• TEXT:
=======

Convection Transfer, Bare Tubes
Overall Heat Transfer Coefficient, U_o:
U_o = 1/R_to Where,

U_o = Overall heat transfer coefficient, Btu/hr-ft²-F

R_to = Total outside thermal resistance, hr-ft²-F/Btu

And,

R_to = R_o + R_wo + R_io

R_o = Outside thermal resistance, hr-ft²-F/Btu

R_wo = Tube wall thermal resistance, hr-ft²-F/Btu

R_io = Inside thermal resistance, hr-ft²-F/Btu

And the resistances are computed as,

R_o = 1/h_e

R_wo = (t_w/12*k_w)(A_o/A_w)

R_io = ((1/h_i)+R_fi)(A_o/A_i)

Where,

h_e = Effective outside heat transfer coefficient, Btu/hr-ft²-F

h_i = Inside film heat transfer coefficient, Btu/hr-ft²-F

t_w = Tubewall thickness, in

k_w = Tube wall thermal conductivity, Btu/hr-ft-F

A_o = Outside tube surface area, ft²/ft

A_w = Mean area of tube wall, ft²/ft

A_i = Inside tube surface area, ft²/ft

R_fi = Inside fouling resistance, hr-ft²-F/Btu

Inside film heat transfer coefficient, hi:
The inside heat transfer coefficient calculation procedure is covered in detail, elsewhere in this course.

Effective outside heat transfer coefficient, he
h_e = 1/(1/(h_c+h_r)+R_fo) Where,

h_c = Outside heat transfer coefficient, Btu/hr-ft²-F

h_r = Outside radiation heat transfer coefficient, Btu/hr-ft²-F

R_fo = Outside fouling resistance, hr-ft²-F/Btu

Outside film heat transfer coefficient, hc:

The bare tube heat transfer film coefficient, h_c, can be described by the following equations.
For a staggered tube arrangement,
h_c = 0.33*k_b(12/d_o)((c_p*m_b)/k_b)^1/3((d_o/12)(G_n/m_b)))^0.6 And for an inline tube arrangement,
h_c = 0.26*k_b(12/d_o)((c_p*m_b)/k_b)^1/3((d_o/12)(G_n/m_b)))^0.6 Where,

h_c = Convection heat transfer coefficient, Btu/hr-ft²-F

d_o = Tube outside diameter, in

k_b = Gas thermal conductivity, Btu/hr-ft-F

c_p = Gas heat capacity, Btu/lb-F

m_b = Gas dynamic viscosity, lb/hr-ft

G_n = Mass velocity of gas, lb/hr-ft²

We can describe a sample bare tube bank as follows:

Process Conditions:
Gas flow, lb/hr = 100,000
Gas temperature in, °F = 1000
Gas temperature out, °F = 868
Compostion, moles
N₂, % = 71.5779
O₂, % = 2.8800
CO₂, % = 8.6404
H₂O, % = 16.4044
Ar, % = 0.8609
Mechanical Conditions:
Tube Diameter, in = 4.500
Tube Spacing, in = 8
Number Tubes Wide = 8
Tube Effective Length, ft = 13.000
Number Of Tubes = 48
Tube Arrangement = Staggered Pitch

The radiation transfer coefficient, h_r is described later in this section. Fouling resistances, R_fi and R_fo are allowances that depend upon the process or service of the heater and the fuels that are being burned.

=======

• THE DATA:
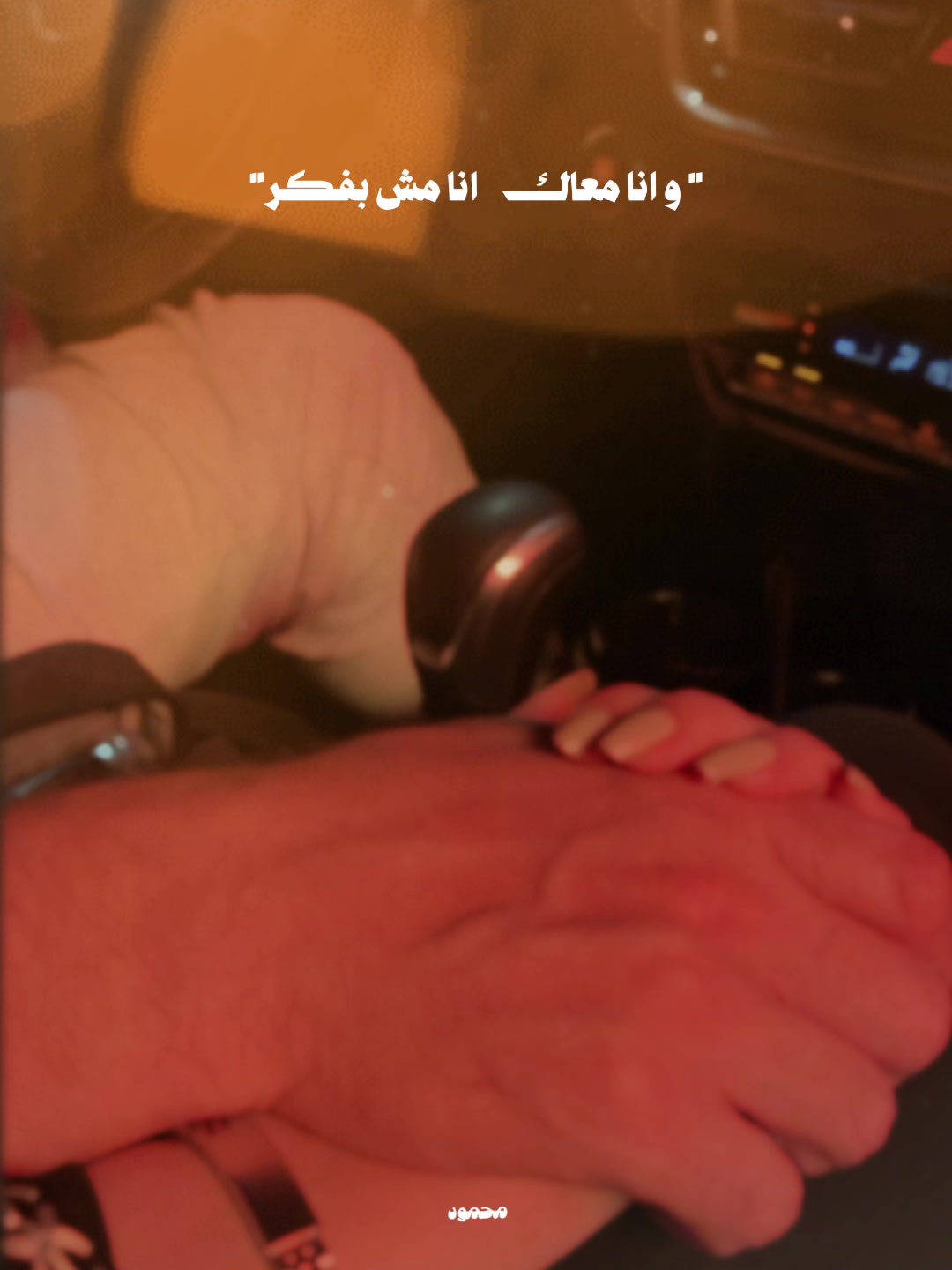 @Mashael ALalwani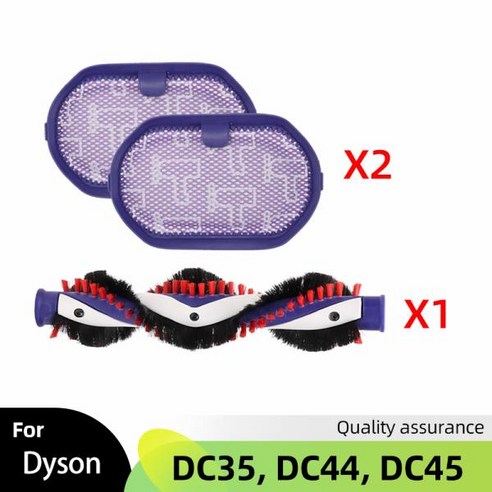 롤러 브러시 브러시바 필터 교체 부품 DYSON DC35 DC44 DC45 9209290 9706602 진공 청소기 먼지 HEPA 필터, 02 SET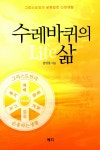 수레바퀴의 삶 : 알라딘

=======

• TASKS AND EXERCISES:
1. Output, verbatim, the portion of the heat transfer text starting at "R_fi = Inside" and ending at "in this course.".
2. Go on with the text on bare-tube convection heat transfer, picking up after its final sentence.

• RESPONSES TO THE TASKS:
1.
R_fi = Inside fouling resistance, hr-ft²-F/Btu

Inside film heat transfer coefficient, hi:
The inside heat transfer coefficient calculation procedure is covered in detail, elsewhere in this course.

2.
Convection Transfer, Fin Tubes

You will notice that the heat transfer equations for the fin tubes are basically the same as for the bare tubes untill you reach the h_e factor, where a new concept is introduced to account for the fin or extended surface. The procedure presented herein are taken from the Escoa manual which can be downloaded in full from the internet.

Overall Heat Transfer Coefficient, U_o:
U_o = 1/R_to Where,

U_o = Overall heat transfer coefficient, Btu/hr-ft²-F

R_to = Total outside thermal resistance, hr-ft²-F/Btu

And,

R_to = R_o + R_wo + R_io

R_o = Outside thermal resistance, hr-ft²-F/Btu

R_wo = Tube wall thermal resistance, hr-ft²-F/Btu

R_io = Inside thermal resistance, hr-ft²-F/Btu

And the resistances are computed as,

R_o = 1/h_e

R_wo = (t_w/12*k_w)(A_o/A_w)

R_io = ((1/h_i)+R_fi)(A_o/A_i)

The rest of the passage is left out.